#### WORK INSTRUCTIONS
Exactly as written, retype the listing below, omitting the pictures.

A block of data
--

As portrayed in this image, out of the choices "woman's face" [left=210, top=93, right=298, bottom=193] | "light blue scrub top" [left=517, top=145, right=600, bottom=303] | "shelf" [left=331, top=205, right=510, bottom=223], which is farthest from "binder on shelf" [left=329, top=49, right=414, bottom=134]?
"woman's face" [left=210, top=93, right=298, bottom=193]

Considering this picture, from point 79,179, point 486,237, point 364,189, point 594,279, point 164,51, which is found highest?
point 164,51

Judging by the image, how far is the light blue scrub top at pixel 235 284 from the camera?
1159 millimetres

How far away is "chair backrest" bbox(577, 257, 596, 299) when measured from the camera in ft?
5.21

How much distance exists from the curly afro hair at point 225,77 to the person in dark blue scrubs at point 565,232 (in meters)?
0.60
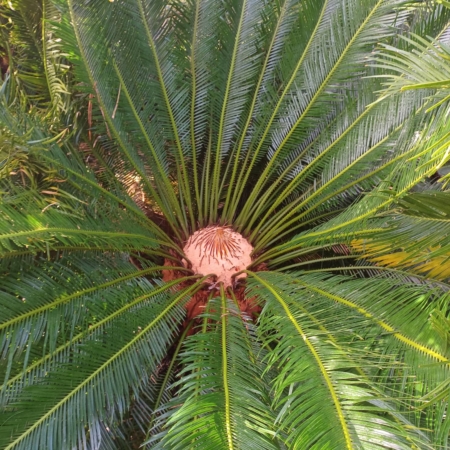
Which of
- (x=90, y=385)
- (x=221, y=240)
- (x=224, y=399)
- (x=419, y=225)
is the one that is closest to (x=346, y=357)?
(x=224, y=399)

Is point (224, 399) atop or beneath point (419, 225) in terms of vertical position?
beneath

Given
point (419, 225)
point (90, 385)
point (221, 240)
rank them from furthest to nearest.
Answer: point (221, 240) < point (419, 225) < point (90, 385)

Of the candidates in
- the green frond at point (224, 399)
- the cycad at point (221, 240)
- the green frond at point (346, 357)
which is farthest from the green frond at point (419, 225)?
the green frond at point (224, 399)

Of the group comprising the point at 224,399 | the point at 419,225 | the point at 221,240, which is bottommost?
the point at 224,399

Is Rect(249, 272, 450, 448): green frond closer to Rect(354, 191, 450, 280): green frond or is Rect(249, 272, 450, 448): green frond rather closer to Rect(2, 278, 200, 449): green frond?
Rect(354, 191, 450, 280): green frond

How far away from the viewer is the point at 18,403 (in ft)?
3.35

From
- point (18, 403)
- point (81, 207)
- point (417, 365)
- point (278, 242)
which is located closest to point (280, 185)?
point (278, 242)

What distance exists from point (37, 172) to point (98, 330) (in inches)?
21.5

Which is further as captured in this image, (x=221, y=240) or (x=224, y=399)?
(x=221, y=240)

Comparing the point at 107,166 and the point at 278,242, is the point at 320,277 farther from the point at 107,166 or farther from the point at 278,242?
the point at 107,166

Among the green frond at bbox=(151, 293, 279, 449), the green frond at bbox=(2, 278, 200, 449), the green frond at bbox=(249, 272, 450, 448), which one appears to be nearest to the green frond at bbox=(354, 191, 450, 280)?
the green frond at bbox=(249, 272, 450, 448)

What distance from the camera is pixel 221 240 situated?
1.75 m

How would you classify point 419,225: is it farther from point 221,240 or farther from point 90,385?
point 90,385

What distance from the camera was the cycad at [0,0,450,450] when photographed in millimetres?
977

--

#### ANSWER
As portrayed in this image, out of the choices "woman's face" [left=210, top=93, right=298, bottom=193] | "light blue scrub top" [left=517, top=145, right=600, bottom=303] | "shelf" [left=331, top=205, right=510, bottom=223], which is farthest from "binder on shelf" [left=329, top=49, right=414, bottom=134]?
"woman's face" [left=210, top=93, right=298, bottom=193]

Considering this picture, from point 79,179, point 486,237, point 364,189, point 594,279, point 164,51, which is found highest?
point 164,51

Judging by the image, how far is the light blue scrub top at pixel 235 284 from the camera?
1159 millimetres

How far away is "chair backrest" bbox(577, 257, 596, 299) when measured from the camera in ft?
5.21

How much distance exists from the curly afro hair at point 225,77 to the person in dark blue scrubs at point 565,232 (in meters)?
0.60
Which of
- (x=90, y=385)
- (x=221, y=240)
- (x=224, y=399)
- (x=419, y=225)
is the one that is closest to (x=346, y=357)?
(x=224, y=399)

Is point (224, 399) atop or beneath point (419, 225) in terms of vertical position?
beneath

Given
point (419, 225)
point (90, 385)
point (221, 240)
rank them from furthest to nearest.
Answer: point (221, 240) < point (419, 225) < point (90, 385)

Of the candidates in
- the green frond at point (224, 399)
- the cycad at point (221, 240)
- the green frond at point (346, 357)
which is farthest from the green frond at point (419, 225)?
the green frond at point (224, 399)

Of the group comprising the point at 224,399 | the point at 419,225 | the point at 221,240, which is bottommost?
the point at 224,399

Is Rect(249, 272, 450, 448): green frond closer to Rect(354, 191, 450, 280): green frond or is Rect(249, 272, 450, 448): green frond rather closer to Rect(2, 278, 200, 449): green frond?
Rect(354, 191, 450, 280): green frond

How far away from the viewer is the point at 18,403 (in ft)?
3.35

From
- point (18, 403)
- point (81, 207)
- point (417, 365)
- point (278, 242)
which is located closest to point (280, 185)?
point (278, 242)

What distance exists from point (37, 172) to point (98, 330) (in inches)?
21.5

Which is further as captured in this image, (x=221, y=240) or (x=224, y=399)?
(x=221, y=240)

Comparing the point at 107,166 and the point at 278,242, is the point at 320,277 farther from the point at 107,166 or farther from the point at 278,242?
the point at 107,166

Among the green frond at bbox=(151, 293, 279, 449), the green frond at bbox=(2, 278, 200, 449), the green frond at bbox=(249, 272, 450, 448), which one appears to be nearest to the green frond at bbox=(354, 191, 450, 280)?
the green frond at bbox=(249, 272, 450, 448)

What distance from the camera is pixel 221 240 situated?
1.75 m

How would you classify point 419,225: is it farther from point 221,240 or farther from point 90,385?
point 90,385

What distance from the camera was the cycad at [0,0,450,450] when photographed in millimetres?
977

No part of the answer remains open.